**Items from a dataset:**
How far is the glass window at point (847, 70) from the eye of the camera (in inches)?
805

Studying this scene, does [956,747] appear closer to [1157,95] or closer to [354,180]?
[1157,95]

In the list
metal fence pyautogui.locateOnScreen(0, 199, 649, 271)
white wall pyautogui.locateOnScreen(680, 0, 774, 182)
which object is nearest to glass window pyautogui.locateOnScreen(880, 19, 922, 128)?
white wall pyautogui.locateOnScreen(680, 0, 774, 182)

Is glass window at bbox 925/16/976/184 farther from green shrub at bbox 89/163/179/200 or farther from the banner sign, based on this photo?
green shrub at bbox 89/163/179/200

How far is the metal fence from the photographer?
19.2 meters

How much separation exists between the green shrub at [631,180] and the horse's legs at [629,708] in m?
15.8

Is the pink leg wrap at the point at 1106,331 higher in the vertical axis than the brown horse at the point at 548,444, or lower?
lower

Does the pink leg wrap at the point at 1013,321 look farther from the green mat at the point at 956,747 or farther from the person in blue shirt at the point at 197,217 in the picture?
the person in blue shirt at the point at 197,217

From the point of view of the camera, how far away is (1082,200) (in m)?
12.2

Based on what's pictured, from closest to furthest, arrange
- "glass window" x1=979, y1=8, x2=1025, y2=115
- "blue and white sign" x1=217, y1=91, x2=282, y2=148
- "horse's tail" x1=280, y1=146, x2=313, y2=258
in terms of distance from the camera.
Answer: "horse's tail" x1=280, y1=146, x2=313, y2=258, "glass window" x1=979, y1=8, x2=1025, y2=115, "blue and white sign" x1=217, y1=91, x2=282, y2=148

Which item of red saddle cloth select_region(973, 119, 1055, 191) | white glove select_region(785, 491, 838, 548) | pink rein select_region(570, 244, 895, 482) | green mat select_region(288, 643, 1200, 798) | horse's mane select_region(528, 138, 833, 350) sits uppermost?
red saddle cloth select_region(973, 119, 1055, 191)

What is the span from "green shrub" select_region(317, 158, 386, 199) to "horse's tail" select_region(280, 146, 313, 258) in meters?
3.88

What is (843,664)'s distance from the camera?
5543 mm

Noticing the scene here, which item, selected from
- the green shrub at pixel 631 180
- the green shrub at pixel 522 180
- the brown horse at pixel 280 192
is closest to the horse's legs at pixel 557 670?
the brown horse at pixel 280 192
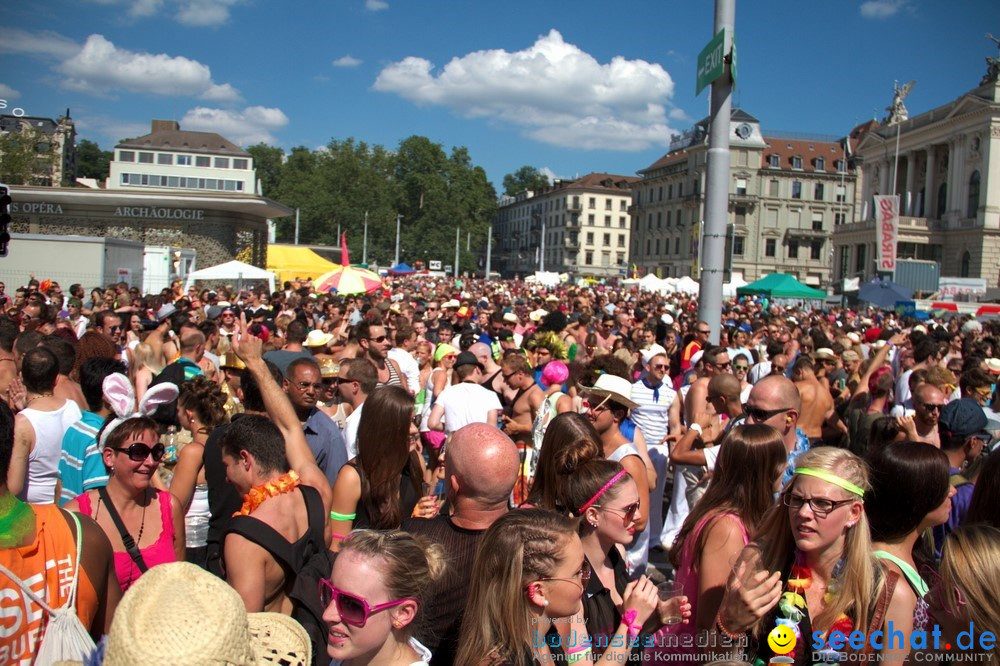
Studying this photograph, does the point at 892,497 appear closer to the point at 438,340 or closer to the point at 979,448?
the point at 979,448

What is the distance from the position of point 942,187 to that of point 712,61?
67.6 m

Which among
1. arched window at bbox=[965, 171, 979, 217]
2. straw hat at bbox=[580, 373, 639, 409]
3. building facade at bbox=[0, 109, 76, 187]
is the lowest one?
straw hat at bbox=[580, 373, 639, 409]

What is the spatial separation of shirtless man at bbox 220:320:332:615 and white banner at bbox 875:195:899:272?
29387 millimetres

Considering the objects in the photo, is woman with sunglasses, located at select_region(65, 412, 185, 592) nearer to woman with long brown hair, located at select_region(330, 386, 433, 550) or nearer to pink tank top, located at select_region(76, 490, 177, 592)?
pink tank top, located at select_region(76, 490, 177, 592)

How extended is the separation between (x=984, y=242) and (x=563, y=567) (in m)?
66.5

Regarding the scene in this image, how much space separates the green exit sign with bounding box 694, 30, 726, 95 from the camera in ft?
24.4

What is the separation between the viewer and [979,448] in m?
4.41

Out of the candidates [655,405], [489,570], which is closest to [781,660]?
[489,570]

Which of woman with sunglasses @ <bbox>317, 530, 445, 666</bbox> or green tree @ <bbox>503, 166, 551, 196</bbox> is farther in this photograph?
green tree @ <bbox>503, 166, 551, 196</bbox>

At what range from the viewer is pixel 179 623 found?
162cm

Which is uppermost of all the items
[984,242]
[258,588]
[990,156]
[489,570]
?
[990,156]

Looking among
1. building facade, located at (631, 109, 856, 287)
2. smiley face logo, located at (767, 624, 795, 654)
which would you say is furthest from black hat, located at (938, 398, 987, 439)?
building facade, located at (631, 109, 856, 287)

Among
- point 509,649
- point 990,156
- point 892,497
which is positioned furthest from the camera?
point 990,156

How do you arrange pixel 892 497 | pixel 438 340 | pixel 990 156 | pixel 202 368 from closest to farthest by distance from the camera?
pixel 892 497, pixel 202 368, pixel 438 340, pixel 990 156
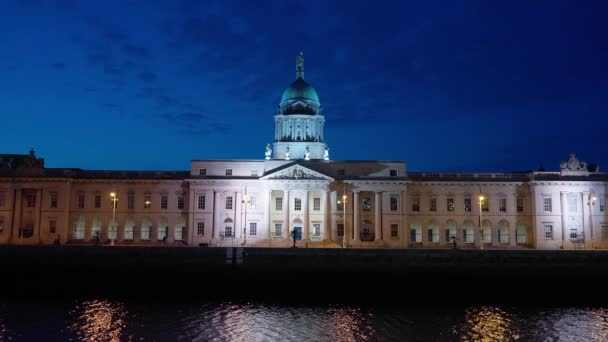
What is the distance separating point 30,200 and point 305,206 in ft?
110

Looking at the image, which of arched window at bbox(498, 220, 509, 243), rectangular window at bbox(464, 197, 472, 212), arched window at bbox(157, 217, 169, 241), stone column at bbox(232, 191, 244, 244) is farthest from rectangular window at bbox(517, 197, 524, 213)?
arched window at bbox(157, 217, 169, 241)

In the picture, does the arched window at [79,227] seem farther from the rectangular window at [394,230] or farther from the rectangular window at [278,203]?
the rectangular window at [394,230]

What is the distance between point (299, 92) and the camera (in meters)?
78.2

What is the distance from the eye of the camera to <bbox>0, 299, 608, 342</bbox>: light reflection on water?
85.7ft

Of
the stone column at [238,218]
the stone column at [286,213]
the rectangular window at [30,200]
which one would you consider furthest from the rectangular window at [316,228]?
the rectangular window at [30,200]

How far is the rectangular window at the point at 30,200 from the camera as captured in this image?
67887 millimetres

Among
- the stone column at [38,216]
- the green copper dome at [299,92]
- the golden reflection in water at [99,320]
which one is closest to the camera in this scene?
the golden reflection in water at [99,320]

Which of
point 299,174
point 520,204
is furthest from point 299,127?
point 520,204

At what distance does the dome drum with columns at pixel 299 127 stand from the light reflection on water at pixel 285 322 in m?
42.5

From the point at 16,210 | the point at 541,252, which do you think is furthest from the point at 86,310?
the point at 16,210

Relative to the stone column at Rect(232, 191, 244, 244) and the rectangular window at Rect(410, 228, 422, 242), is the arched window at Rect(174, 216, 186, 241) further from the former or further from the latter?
the rectangular window at Rect(410, 228, 422, 242)

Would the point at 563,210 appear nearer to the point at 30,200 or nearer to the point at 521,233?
the point at 521,233

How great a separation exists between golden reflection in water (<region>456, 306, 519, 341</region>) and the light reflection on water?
47 mm

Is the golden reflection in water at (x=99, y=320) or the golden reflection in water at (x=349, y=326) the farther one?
the golden reflection in water at (x=349, y=326)
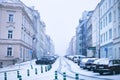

**GIVEN REQUEST:** Swap "pink leg wrap" for "pink bandage" throughout the items above and write the lines out again with nothing else changed. Leave the pictures out of your answer.

**SOLUTION:**
How far is the glass window at point (847, 70) from the eye of the camera (in inches)?
805

Studying this scene, does [956,747] appear closer to [1157,95] or closer to [354,180]?
[1157,95]

In the list
metal fence pyautogui.locateOnScreen(0, 199, 649, 271)
white wall pyautogui.locateOnScreen(680, 0, 774, 182)
which object is nearest to glass window pyautogui.locateOnScreen(880, 19, 922, 128)?
white wall pyautogui.locateOnScreen(680, 0, 774, 182)

Is glass window at bbox 925/16/976/184 farther from green shrub at bbox 89/163/179/200 or farther from the banner sign, based on this photo?
green shrub at bbox 89/163/179/200

How far is the metal fence from the photographer?
19.2 meters

How much separation exists between the green shrub at [631,180] and the horse's legs at [629,708] in m?
15.8

Is the pink bandage at the point at 1106,331 higher in the vertical axis than the brown horse at the point at 548,444, or lower?
lower

Does the pink bandage at the point at 1013,321 look farther from the green mat at the point at 956,747 or farther from the person in blue shirt at the point at 197,217 in the picture?
the person in blue shirt at the point at 197,217

From the point of view of the camera, how far away is (1082,200) (in m)?
12.2

Based on what's pictured, from closest to furthest, arrange
- "glass window" x1=979, y1=8, x2=1025, y2=115
- "blue and white sign" x1=217, y1=91, x2=282, y2=148
- "horse's tail" x1=280, y1=146, x2=313, y2=258
in terms of distance from the camera.
Answer: "horse's tail" x1=280, y1=146, x2=313, y2=258, "glass window" x1=979, y1=8, x2=1025, y2=115, "blue and white sign" x1=217, y1=91, x2=282, y2=148

Which item of red saddle cloth select_region(973, 119, 1055, 191) | white glove select_region(785, 491, 838, 548) | pink rein select_region(570, 244, 895, 482) | green mat select_region(288, 643, 1200, 798) | horse's mane select_region(528, 138, 833, 350) sits uppermost?
red saddle cloth select_region(973, 119, 1055, 191)

What is the span from "green shrub" select_region(317, 158, 386, 199) to "horse's tail" select_region(280, 146, 313, 258) in meters?
3.88

What is (843,664)'s distance from the camera?
5543 mm

Noticing the scene here, which item, selected from
- the green shrub at pixel 631 180
- the green shrub at pixel 522 180
- the brown horse at pixel 280 192
is closest to the horse's legs at pixel 557 670?
the brown horse at pixel 280 192
Studying this photograph, does the point at 892,497 appear closer to the point at 438,340 or closer to the point at 979,448?
the point at 979,448

What is the distance from the position of point 942,187 to that of point 712,61?
67.6 m

Which among
1. arched window at bbox=[965, 171, 979, 217]
2. straw hat at bbox=[580, 373, 639, 409]
3. building facade at bbox=[0, 109, 76, 187]
is the lowest one?
straw hat at bbox=[580, 373, 639, 409]

What is the spatial separation of shirtless man at bbox 220:320:332:615 and white banner at bbox 875:195:899:272?
29387 millimetres

Considering the objects in the photo, is woman with sunglasses, located at select_region(65, 412, 185, 592) nearer to woman with long brown hair, located at select_region(330, 386, 433, 550) or nearer to pink tank top, located at select_region(76, 490, 177, 592)?
pink tank top, located at select_region(76, 490, 177, 592)

How extended is the separation between (x=984, y=242) and (x=563, y=567) (in m)?
66.5

Regarding the scene in this image, how much space separates the green exit sign with bounding box 694, 30, 726, 95 from the camera in ft?
24.4

What is the separation between the viewer and [979,448] in m?
4.41

Out of the candidates [655,405], [489,570], which is closest to [781,660]?
[489,570]

Which of woman with sunglasses @ <bbox>317, 530, 445, 666</bbox> or green tree @ <bbox>503, 166, 551, 196</bbox> is farther in this photograph?
green tree @ <bbox>503, 166, 551, 196</bbox>

At what range from the viewer is pixel 179 623 found?
162cm

Which is uppermost of all the items
[984,242]
[258,588]
[990,156]
[489,570]
?
[990,156]

Looking among
1. building facade, located at (631, 109, 856, 287)
2. smiley face logo, located at (767, 624, 795, 654)
which would you say is furthest from black hat, located at (938, 398, 987, 439)?
building facade, located at (631, 109, 856, 287)

Among
- point 509,649
- point 990,156
- point 892,497
which is positioned furthest from the camera?
point 990,156

How do you arrange pixel 892 497 | pixel 438 340 | pixel 990 156 | pixel 202 368 from closest to farthest by distance from the camera?
pixel 892 497, pixel 202 368, pixel 438 340, pixel 990 156
What is the distance separating point 30,200 and point 305,206 in ft?
110

Looking at the image, which of arched window at bbox(498, 220, 509, 243), rectangular window at bbox(464, 197, 472, 212), arched window at bbox(157, 217, 169, 241), stone column at bbox(232, 191, 244, 244) is farthest from rectangular window at bbox(517, 197, 524, 213)?
arched window at bbox(157, 217, 169, 241)

In the picture, does the arched window at [79,227] seem farther from the rectangular window at [394,230] or farther from the rectangular window at [278,203]?
the rectangular window at [394,230]

What is the distance between point (299, 92) and the camera (in meters)?
78.2

What is the distance from the eye of the camera to <bbox>0, 299, 608, 342</bbox>: light reflection on water?
85.7ft

Of
the stone column at [238,218]
the stone column at [286,213]
the rectangular window at [30,200]
which one would you consider furthest from the rectangular window at [316,228]?
the rectangular window at [30,200]

How far is the rectangular window at the point at 30,200 from the camera as captured in this image?
67887 millimetres

Among
- the stone column at [38,216]
- the green copper dome at [299,92]
- the golden reflection in water at [99,320]
which one is closest to the camera in this scene?
the golden reflection in water at [99,320]

Which of
point 299,174
point 520,204
is furthest from point 299,127?
point 520,204

At what distance does the dome drum with columns at pixel 299 127 stand from the light reflection on water at pixel 285 322 in m?
42.5

From the point at 16,210 | the point at 541,252, which do you think is furthest from the point at 86,310?
the point at 16,210

Relative to the stone column at Rect(232, 191, 244, 244) and the rectangular window at Rect(410, 228, 422, 242), is the arched window at Rect(174, 216, 186, 241) further from the former or further from the latter?
the rectangular window at Rect(410, 228, 422, 242)

Would the point at 563,210 appear nearer to the point at 30,200 or nearer to the point at 521,233?
the point at 521,233

How great a separation exists between golden reflection in water (<region>456, 306, 519, 341</region>) and the light reflection on water?
47 mm

Is the golden reflection in water at (x=99, y=320) or the golden reflection in water at (x=349, y=326) the farther one?
the golden reflection in water at (x=349, y=326)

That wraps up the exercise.